Who Exactly Is Being Studied

The tool used to conduct this analysis, Clio, is designed to protect user privacy by aggregating and anonymizing conversations so that individual users cannot be identified by researchers. That privacy protection is genuinely important and worth acknowledging. But it also means the same researchers cannot verify that any given user is a student or an educator. Classification by role depends entirely on inference from conversation content, and inference is not the same as identification.

Previous reports in this series studied university students in April 2025 and educators in August 2025, characterizing them as distinct populations worth studying separately. The educator report itself acknowledged this challenge directly, noting that the platform does not collect self-reported occupational data and that distinguishing student from educator conversations is genuinely difficult. The data infrastructure does not fully support the population distinctions being drawn, and that matters when findings are framed in educational terms and used to justify adoption in educational institutions.

What Does AI Fluency Actually Measure

The 4D AI Fluency Framework at the heart of this report identifies four distinct competency areas: Delegation, Description, Discernment, and Diligence. Each is described as an interconnected collection of skills, knowledge, insights, and values. The framework implies that these four competencies are meaningfully distinct and together provide a complete picture of AI fluency.

However, the fluency index report does not analyze findings by competency area. The visualizations color-code each of the 11 behaviors by competency, but the four-part structure ends there. There is no analysis of whether users are developing these competencies evenly, whether certain areas lag, or whether strengths and weaknesses cluster in meaningful ways.
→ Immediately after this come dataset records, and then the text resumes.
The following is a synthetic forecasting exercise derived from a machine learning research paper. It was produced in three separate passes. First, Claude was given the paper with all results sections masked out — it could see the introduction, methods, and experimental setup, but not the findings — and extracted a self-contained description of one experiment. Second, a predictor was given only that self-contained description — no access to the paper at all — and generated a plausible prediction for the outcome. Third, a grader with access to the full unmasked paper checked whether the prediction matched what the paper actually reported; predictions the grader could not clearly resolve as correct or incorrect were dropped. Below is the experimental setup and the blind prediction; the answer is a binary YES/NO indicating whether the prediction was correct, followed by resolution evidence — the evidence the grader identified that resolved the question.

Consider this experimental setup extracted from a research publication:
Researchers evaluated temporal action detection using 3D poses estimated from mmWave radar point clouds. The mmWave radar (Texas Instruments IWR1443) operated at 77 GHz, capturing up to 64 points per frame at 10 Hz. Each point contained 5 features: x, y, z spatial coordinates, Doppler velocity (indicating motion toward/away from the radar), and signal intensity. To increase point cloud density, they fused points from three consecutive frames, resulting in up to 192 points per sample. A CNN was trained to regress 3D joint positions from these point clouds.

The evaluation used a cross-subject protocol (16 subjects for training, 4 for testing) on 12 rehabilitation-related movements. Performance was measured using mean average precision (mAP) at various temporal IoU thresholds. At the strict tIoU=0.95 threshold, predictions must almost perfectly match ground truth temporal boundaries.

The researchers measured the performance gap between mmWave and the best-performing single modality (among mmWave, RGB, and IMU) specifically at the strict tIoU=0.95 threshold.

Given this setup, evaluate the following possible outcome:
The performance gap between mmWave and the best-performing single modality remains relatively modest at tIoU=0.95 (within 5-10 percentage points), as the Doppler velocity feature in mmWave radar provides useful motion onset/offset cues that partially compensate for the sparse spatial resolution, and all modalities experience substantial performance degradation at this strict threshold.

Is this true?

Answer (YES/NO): NO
A university administrator reading this report cannot determine whether their community is competent in Discernment but underdeveloped in Delegation. The framework promises that level of insight, but the report does not deliver it.

Examining the behavioral indicator chart shows that of the four competencies, three are directly observable in the measurement instrument. Description accounts for seven of the 11 observable behaviors, Delegation accounts for two, and Discernment accounts for three. Diligence, which captures taking responsibility for AI use and its consequences, cannot be directly measured through conversation data. Thirteen of the 24 framework behaviors are unobservable. For educators, this distinction is important, as it clarifies which aspects of fluency the instrument can assess and which require other approaches for evaluation.

However, I was looking to understand how the 11 behaviors were assigned to their competency areas. There is no methods section describing the assignment criteria, no inter-rater reliability statistics, and no factor analysis or structural modeling demonstrating that behaviors cluster empirically. The assignments appear to rely on face validity alone, which is the weakest form of construct validity in measurement science (Messick, 1989; Kane, 2013).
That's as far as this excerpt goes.